No século XIX, iniciou-se um período conturbado na história desta diocese, marcado pelas invasões francesas (1807-1811) que atingiram duramente a região, provocando a destruição e desolação em todas as freguesias - na obra de reconstrução destacou-se particularmente D. Manuel de Aguiar, um dos mais ilustres bispos de Leiria. O período foi marcado também pela guerra civil, pela extinção do bispado em 1882, e pelas perturbações provocadas pela implantação da República.

As Aparições de Fátima em 1917 contribuíram de forma especial para uma nova fase de desenvolvimento na região.
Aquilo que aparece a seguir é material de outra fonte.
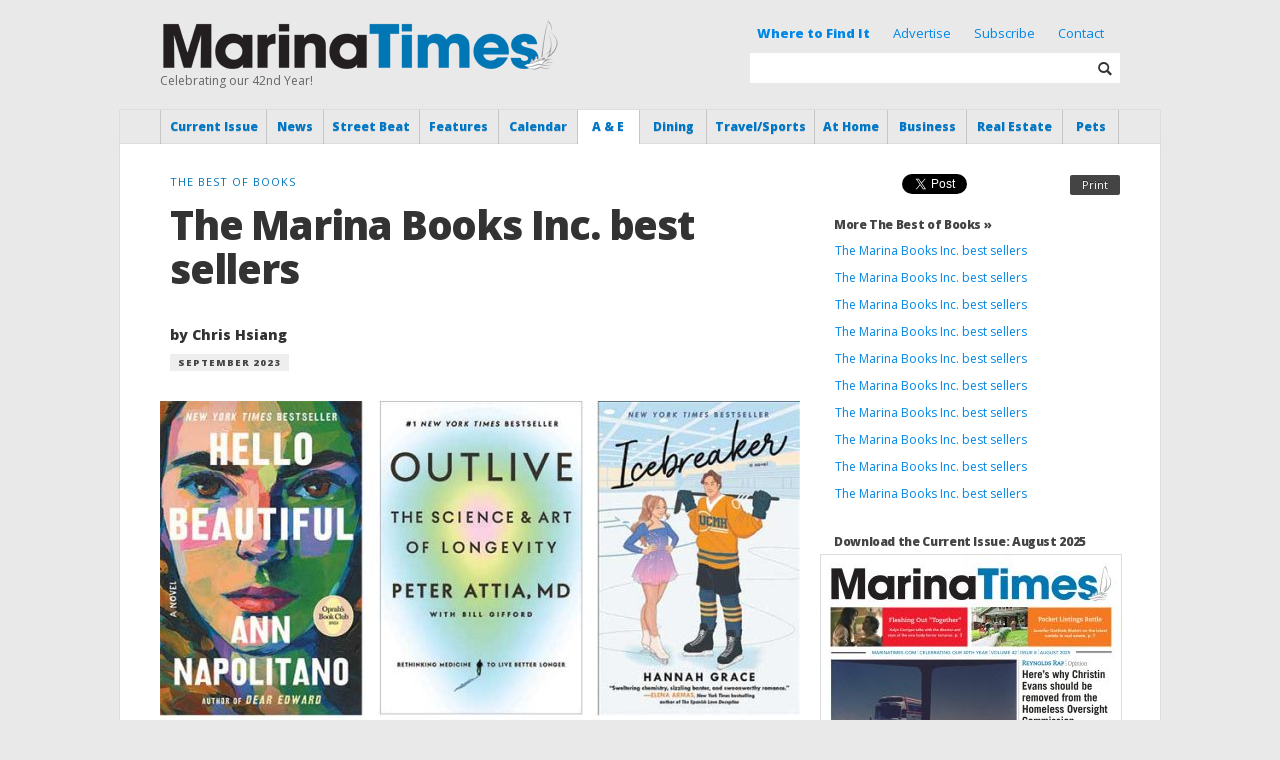

--- FILE ---
content_type: text/css
request_url: https://www.marinatimes.com/wp-content/themes/marinatimes/css/responsive.css
body_size: 763
content:
.printonly {
	display:none;
}

@media print {

	.printonly {
		display:block;
	}
	img.printonly {
		width:100%;
		height:auto;
	}

	.showMenu, .searchForm, .thumbnailWrap, .right, .hupso-share-buttons, .fb_iframe_widget, .sendBtn, .printBtn, .catIndex, .footer {
		display:none !important;
	}
	
	.main {
		-webkit-box-shadow:none;
		box-shadow:none;
	}

}
		

@media (min-width: 980px) { /* two-column */

	.showMenu {
		display:none !important;
	}
	
} /* two-column */


@media (max-width: 979px) { /* one-column */


	.center {
		width:auto;
	}
	.left {
		float:none;
		width:auto;
		padding:0;
	}
	.right {
		float:none;
		margin:0 auto;
		
	}
	
	
	/*	---------
		HEADER
		--------- */	
	.header {
		height:auto;
		padding-top:70px;
	}
		.showMenu {
			display:block;
			position:absolute;
			top:0;
			left:0;
			z-index:1000;
			width:100%;
			height:40px;
			line-height:40px;
			font-size:22px;
			text-indent:10px;
			color:#fff;
			background-color:#025A98;
			cursor:pointer;
		}
		.customize-support .showMenu {
			top:30px;
		}
		.logo {
			float:none;
			position:relative;
			top:-8px;
			text-align:center;
		}
		.searchForm {
			float:none;
			width:280px;
			margin:0 auto 50px auto;
		}	
			.searchForm .input {
				width:250px;
			}
		.newsletter {
			display:none;
		}
	

	
	/*	---------
		NAV 
		--------- */	
	.nav {
		position:absolute;
		display:none;
		max-width:auto;
		margin:0 auto;
			background:#fff;
		  -webkit-box-shadow: none; 
				  box-shadow: none; 
				  
		height: 100%;
		position: absolute;
		top: 40px;
		width: 100%;
		z-index: 900;
	}
	.customize-support .nav {
		top:70px;
	}
		.nav ul {
			width:auto;
			height:auto;
			white-space:nowrap;
		}
			.nav ul li {
				float:none;
				height:auto;
				position:relative;
				border-right:none;
			
				-webkit-box-sizing: border-box; 
				-moz-box-sizing: border-box;  
				box-sizing: border-box;   
				
					border-bottom:1px solid rgba(0,0,0,0.15);
					width:100% !important;
			}
			.nav ul li:first-child {
				border-left:none;
			}
				.nav ul li a {
					font-size:12px;
					display:block;
					height:100%;
					padding-left:20px;
					line-height:38px;
					font-weight:bold;
					text-align:left;
					color:#0077c5;
					text-shadow:0 1px rgba(0,0,0,0.1);
					background:#fff;
				}
				.nav ul li.selected a {
					background:#fff;
				  -webkit-box-shadow: none;
						  box-shadow: none;
				}
				.nav ul li a:hover {
					background:#fff;
				}
			
			
	.nav .submenu {
		display:none;
		position:relative;
		top:0;
		left:0;
		z-index:500;
		width:auto;
		height:auto;
		background:#fff;
		border:none;
		  -webkit-box-shadow: none;
				  box-shadow: none;
	}
	.nav ul li:hover .submenu {
		display:none;
	}
	.nav ul li.open .submenu {
		display:block;
	}

		.nav .submenu li {
			float:none;
			height:auto;
			display:block;
			border:none !important;
		}
			.nav .submenu li a {
				text-align:left;
				font-size:12px!important;
				line-height:16px;
				padding:10px 20px;
				color:#333;
				background:#fff;
			}
			.nav .submenu li a:hover {
				background-color:#eee;
			}
					
	
	/*	--------------
		PAGE
		------------- */
	.page {
		padding:0;
	}
	.pageTitle, p.subtitle {
		text-align:center;
	}
	
	
	/*	--------------
		POST IMAGES
		------------- */	
	.post .horizontal .thumbnailWrap {
		left:0;
		width: 100%;
	}
	.media.horizontal {
		left:0;
		width:100%;
	}
		.media.horizontal img {
			width:100%;
		}



}

@media (max-width: 780px) { /* even smaller */

	#featuredMain .thumbnailWrap,
	.post .horizontal .thumbnailWrap 
	{
		height: 312px;
	}
	
	#featuredMain .thumbnail,
	.post .thumbnail
	{
		background-size: cover;
	}
	#featuredMain .featuredLink 
	{
		padding: 0;
	}
	#featuredMain .featuredLink.hasImage 
	{
		margin-top:0;
	}

	.customize-support .showMenu {
		top:45px;
	}
	.customize-support .nav {
		top:85px;
	}
	
} /* even smaller */


@media (max-width: 480px) { /* smallest */

	#featuredMain .thumbnailWrap ,
	.post .horizontal .thumbnailWrap 
	{
		height: 234px;
	}

	.featuredImage.vertical {
		float:none;
		margin-right:0;
		width:100%;
		margin-bottom:0;
	}
		.post .thumbnail {
			display:none;
		}
		.post .thumbnail.responsive {
			display:block;
		}		
	
} /* even smaller */



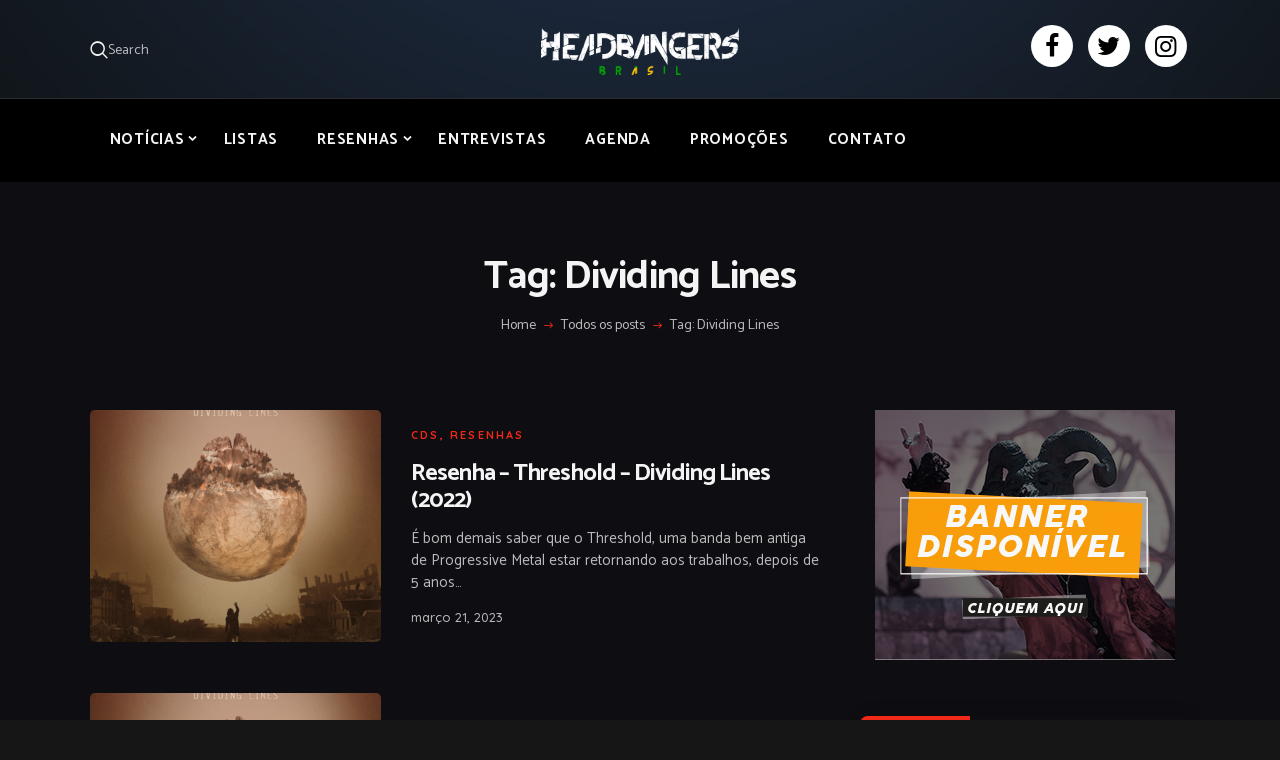

--- FILE ---
content_type: text/html; charset=utf-8
request_url: https://www.google.com/recaptcha/api2/aframe
body_size: 268
content:
<!DOCTYPE HTML><html><head><meta http-equiv="content-type" content="text/html; charset=UTF-8"></head><body><script nonce="DSnAVMVAwhm10gOmZCHxjQ">/** Anti-fraud and anti-abuse applications only. See google.com/recaptcha */ try{var clients={'sodar':'https://pagead2.googlesyndication.com/pagead/sodar?'};window.addEventListener("message",function(a){try{if(a.source===window.parent){var b=JSON.parse(a.data);var c=clients[b['id']];if(c){var d=document.createElement('img');d.src=c+b['params']+'&rc='+(localStorage.getItem("rc::a")?sessionStorage.getItem("rc::b"):"");window.document.body.appendChild(d);sessionStorage.setItem("rc::e",parseInt(sessionStorage.getItem("rc::e")||0)+1);localStorage.setItem("rc::h",'1768860594708');}}}catch(b){}});window.parent.postMessage("_grecaptcha_ready", "*");}catch(b){}</script></body></html>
A 17 de Janeiro de 1918 a Diocese de Leiria foi restaurada pelo Papa Bento XV, sendo nomeado bispo D. José Alves Correia da Silva (1920- 1957).

Por Breve do Papa João XXIII, Nossa Senhora de Fátima foi declarada Padroeira da Diocese de Leiria, tendo Santo Agostinho como co-Padroeiro. A 13 de Maio de 1984, a diocese passou a designar-se de Leiria-Fátima, por Bula do Papa João Paulo II.

 

REFERÊNCIAS:

  • JORGE, Virgolino Ferreira, A Catedral de Leiria. Contexto Histórico-arquitectónico, Catedral de Leiria. Leiria: Diocese de Leiria-Fátima. 2005
  • CRISTINO, Luciano Coelho, A Diocese de Leiria-Fátima. Catedral de Leiria. Leiria: Diocese de Leiria-Fátima. 2005
  • BRANCO, Ricardo Lucas, O projecto da Catedral de Leiria no tempo da Reforma Católica: As intervenções de Afonso e Baltazar Álvares, Leiria: Diocese de Leiria-Fátima, 2020.